• Exercise set
1. According to the post on the Kindle Unlimited royalty change, what was the average payment per borrow under the old plan?
2. Pick up the post on the Kindle Unlimited royalty change right after its last sentence and carry it forward in the same voice.

• Quoted passage
-- start --

I admit, when I received the e-mail alerting me to this new plan I was very skeptical at first. Even though I was only making about half the amount on a borrow as I would on a sale, it was still nice that this was a guaranteed royalty rate(so long as the reader made it past the sample 10% of the book). So when I saw they were changing it to be pages read, I got nervous. With the old plan, if someone borrows my book, but doesn’t like it, I still made the money on it. But now, if someone borrows my book and reads only a few pages before tossing it, I might get a couple pennies. This would drastically change my royalties earned being enrolled in KDP Select, which made me decide that I was not going to re-enroll in the program for another 90 days. But then the strangest thing happened—I stepped back, looked at this change after my knee-jerk response had settled, and realized it’s actually not only fair, but if my books are good then it has the potential to pay far better than the old plan.

Though I was skeptical of KU 2.0 after reading the email, I think I really got jaded after I saw the reaction from many in the indie author community. A reaction that seemed to be filled with nothing but moans and groans about how Amazon was screwing them over again. It was then I realized how we were complaining about the very company that made it possible for authors of all types of skill sets and stories to actually get their work in front of readers. When I started looking at it that way, I was shocked (and still am) at how much some folks complain about Amazon. How Amazon doesn’t care about indie authors, how they are greedy, conniving, yadda yadda yadda. These people have already seem to have forgotten that Amazon has not only given us all publishing deals (deals far more favorable than most traditional publishing deals), but that they are the pioneers for this indie author boom we live in. Without Amazon, many of us would have a lot of words written in a file that is collecting digital dust for no one to enjoy. So to those people, I say show a little appreciation for what Amazon has done, and stop expecting them to just give you more. Which leads me to this stunning realization…

Amazon is giving indie authors more! But there’s a caveat—you have to give more. The people pitching the biggest fits (at least from what I observed) were those who have quite a few short stories published, many of which were listed at 99 cents, and taking advantage of the blanketed borrow royalty. Weren’t we just talking about conniving? Time to do some math (don’t worry, it’s not too hard).

When you list a book at 99 cents on Amazon, you earn about 35 cents per sale. However, under the old KU plan, all borrowed books, regardless of sale price or length, earned the same amount or royalty. Amazon KDP select has a pot of money each month (KDP Select Global Fund), and the amount of borrowed books was divided up against that pot. The average was around $1.35 per borrow. That meant a book that would normally yield the author 35 cents per sale (if listed at 99 cents) would make them a dollar more if it was borrowed. And since the only requirement to earn a borrow royalty was for the reader to get past the sample 10%, this method was quite effective for books that were 40-50 pages long (meaning the reader just needed to get through 4-5 pages in order to earn the author the $1.35). Do you see where this starts to become a little lopsided for novelists? So someone who writes a 40 page short story or novella in a month or less would earn the same amount my nearly 700 page book, As the Ash Fell, would earn on a borrow. But all of that has changed. Now, if the estimates are accurate, and Amazon will pay $.005 per page read (that’s a half a penny), then my book would earn $3.5 for a borrow that someone reads cover to cover, while that 50 page book would earn a quarter. So, as I said, a simple, but significant change in how things work.

-- end --

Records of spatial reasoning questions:
-- start --

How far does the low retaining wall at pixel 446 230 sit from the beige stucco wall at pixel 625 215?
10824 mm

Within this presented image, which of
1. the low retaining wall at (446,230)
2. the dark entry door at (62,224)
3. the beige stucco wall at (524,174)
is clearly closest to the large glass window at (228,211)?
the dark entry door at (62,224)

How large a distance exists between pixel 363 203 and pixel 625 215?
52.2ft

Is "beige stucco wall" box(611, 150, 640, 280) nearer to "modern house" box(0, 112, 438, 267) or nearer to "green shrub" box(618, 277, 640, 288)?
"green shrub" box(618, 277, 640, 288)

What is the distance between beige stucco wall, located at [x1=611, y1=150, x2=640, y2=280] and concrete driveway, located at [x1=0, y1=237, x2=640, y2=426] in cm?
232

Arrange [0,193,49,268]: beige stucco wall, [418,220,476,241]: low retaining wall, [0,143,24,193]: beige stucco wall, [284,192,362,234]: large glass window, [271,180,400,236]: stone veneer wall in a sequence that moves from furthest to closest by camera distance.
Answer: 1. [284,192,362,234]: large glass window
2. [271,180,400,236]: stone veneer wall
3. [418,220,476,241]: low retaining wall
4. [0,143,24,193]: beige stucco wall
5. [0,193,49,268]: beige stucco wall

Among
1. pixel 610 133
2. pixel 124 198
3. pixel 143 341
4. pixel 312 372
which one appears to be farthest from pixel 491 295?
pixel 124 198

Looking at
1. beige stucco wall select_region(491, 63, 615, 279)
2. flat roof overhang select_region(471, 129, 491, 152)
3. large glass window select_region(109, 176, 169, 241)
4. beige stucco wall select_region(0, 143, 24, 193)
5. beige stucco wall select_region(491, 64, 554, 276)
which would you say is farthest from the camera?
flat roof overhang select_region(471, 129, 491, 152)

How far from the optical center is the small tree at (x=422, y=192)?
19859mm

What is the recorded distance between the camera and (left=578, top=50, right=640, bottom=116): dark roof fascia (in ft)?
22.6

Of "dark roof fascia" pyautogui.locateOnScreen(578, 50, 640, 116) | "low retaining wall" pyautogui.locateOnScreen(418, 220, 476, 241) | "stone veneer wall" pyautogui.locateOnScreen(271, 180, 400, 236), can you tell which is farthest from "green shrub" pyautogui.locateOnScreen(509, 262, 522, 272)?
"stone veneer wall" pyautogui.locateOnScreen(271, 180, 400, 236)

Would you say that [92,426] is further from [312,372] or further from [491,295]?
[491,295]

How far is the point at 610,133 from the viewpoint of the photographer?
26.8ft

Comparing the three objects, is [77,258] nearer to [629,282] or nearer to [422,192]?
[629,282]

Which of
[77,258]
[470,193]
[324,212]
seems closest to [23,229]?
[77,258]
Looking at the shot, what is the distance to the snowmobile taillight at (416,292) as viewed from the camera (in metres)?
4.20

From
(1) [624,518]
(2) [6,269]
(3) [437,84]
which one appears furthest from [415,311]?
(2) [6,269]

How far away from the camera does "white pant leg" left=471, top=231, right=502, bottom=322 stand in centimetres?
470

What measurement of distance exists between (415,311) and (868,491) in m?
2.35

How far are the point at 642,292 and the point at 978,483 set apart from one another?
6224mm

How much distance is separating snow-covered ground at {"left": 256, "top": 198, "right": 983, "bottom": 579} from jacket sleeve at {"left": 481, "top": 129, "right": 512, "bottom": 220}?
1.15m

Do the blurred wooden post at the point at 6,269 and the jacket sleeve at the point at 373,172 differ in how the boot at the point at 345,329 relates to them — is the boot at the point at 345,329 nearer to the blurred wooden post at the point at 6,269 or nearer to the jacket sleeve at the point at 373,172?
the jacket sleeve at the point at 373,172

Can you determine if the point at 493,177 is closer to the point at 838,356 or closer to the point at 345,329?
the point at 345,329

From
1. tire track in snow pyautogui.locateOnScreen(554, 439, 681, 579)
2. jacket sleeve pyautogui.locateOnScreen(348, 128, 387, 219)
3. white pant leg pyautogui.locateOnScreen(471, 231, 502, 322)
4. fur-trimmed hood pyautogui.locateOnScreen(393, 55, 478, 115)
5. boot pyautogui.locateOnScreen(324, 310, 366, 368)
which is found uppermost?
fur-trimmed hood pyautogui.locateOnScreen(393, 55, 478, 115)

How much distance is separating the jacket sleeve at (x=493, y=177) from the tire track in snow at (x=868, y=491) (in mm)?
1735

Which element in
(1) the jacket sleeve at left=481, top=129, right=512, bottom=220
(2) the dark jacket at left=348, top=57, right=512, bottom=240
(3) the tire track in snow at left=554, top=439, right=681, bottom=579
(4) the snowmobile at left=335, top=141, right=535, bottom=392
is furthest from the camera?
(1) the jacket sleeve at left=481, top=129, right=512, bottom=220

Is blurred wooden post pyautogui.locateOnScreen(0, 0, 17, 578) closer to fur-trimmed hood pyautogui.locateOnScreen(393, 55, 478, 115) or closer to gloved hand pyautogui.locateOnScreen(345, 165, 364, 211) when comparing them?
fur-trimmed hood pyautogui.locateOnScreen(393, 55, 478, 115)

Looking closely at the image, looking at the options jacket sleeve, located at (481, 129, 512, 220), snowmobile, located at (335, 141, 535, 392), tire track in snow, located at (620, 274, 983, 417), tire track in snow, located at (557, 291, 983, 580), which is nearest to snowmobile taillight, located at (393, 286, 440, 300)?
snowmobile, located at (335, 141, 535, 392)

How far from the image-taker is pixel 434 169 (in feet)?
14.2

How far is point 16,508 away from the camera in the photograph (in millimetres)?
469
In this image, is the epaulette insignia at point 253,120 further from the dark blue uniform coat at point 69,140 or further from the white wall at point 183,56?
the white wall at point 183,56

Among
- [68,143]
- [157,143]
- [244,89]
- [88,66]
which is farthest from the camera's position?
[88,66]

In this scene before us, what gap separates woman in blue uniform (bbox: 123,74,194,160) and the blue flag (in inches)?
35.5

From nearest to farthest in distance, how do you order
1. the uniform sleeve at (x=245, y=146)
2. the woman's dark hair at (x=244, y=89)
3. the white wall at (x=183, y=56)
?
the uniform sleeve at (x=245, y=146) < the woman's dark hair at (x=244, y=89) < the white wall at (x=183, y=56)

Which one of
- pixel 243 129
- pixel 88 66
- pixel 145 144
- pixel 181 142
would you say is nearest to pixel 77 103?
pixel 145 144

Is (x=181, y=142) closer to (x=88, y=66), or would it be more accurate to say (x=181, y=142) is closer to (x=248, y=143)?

-- end --

• Outputs by task
1. Around $1.35 per borrow.

2.
My biggest worry about this, in terms of negative impact, is: what if my book stinks, and every time it gets borrowed only a few pages are being read? Well, if that’s the case then I have bigger problems to worry about. If people are buying/borrowing my book, but not reading it, then fixing that issue is my biggest priority as a writer. Thus far, I have been pleased with the results from the KU page count on As the Ash Fell—in fact, it’s trending to exceed my expectations by nearly double this month. The only thing I wish Amazon would add (and perhaps it’s in there somewhere and I haven’t found it yet) is to let me know how many people make up my total pages read, so I can know how many people finished the book versus how many people stopped halfway through, etc.

Another benefit to KDP select, which hasn’t changed recently, is the Kindle Countdown deal or free giveaway. I recently ran a countdown in the US that ran for a week. And in that week alone I had more sales than my first month total, and darn near cracked the top 100 in Post-Apocalyptic genre (which is no easy task).

So, for the people fussing about Amazon not caring about the indie authors, I would fully disagree. In fact, to me it sounds like they are looking out for the indie authors, keeping things balanced with the people who were capitalizing off of the flat borrow rate from before. They’ve honestly created a platform that has the potential to get out as much as you put in. That’s about as fair as it gets.

So to summarize: write good (ugh, my wife/editor is going to kill me for that one), write long (whether you take a year and write one longer novel, or crank out 10 short stories), do your best to let the world know about your book, and KU 2.0 will benefit you. On the flip side, if you write the literary equivalent of click bait that is only a few dozen pages, it may not pan out so well.

So if you decided not to enroll in KDP select so that your book will be available to other folks like Nook, iBooks, etc, then I salute you—may your book do extremely well on those other platforms. To those who do it just to “get back” at Amazon for making things “so terribly unfair”, I say “Thanks for making the KDP global fund a little bit bigger for the rest of us.”

I will now go hide and wait out the inevitable assault from those I have angered with this post.

5 thoughts on “Kindle Unlimited 2.0—Fair? Or Conniving Plan?

  1. Excellent post, AJ! Honestly one of the best observations of KU 2.0 that I’ve read. Folks are quick to judge Amazon when they make change, which they do often. It it weren’t for Amazon, I personally never would have launched my writing career. I think Amazon is doing a good thing here, but I agree that it would be nice to have some more specific data on the amount of readers that are actually borrowing the book. Congrats on almost reaching that top 100 mark in the post-apocalyptic genre. It’ll happen.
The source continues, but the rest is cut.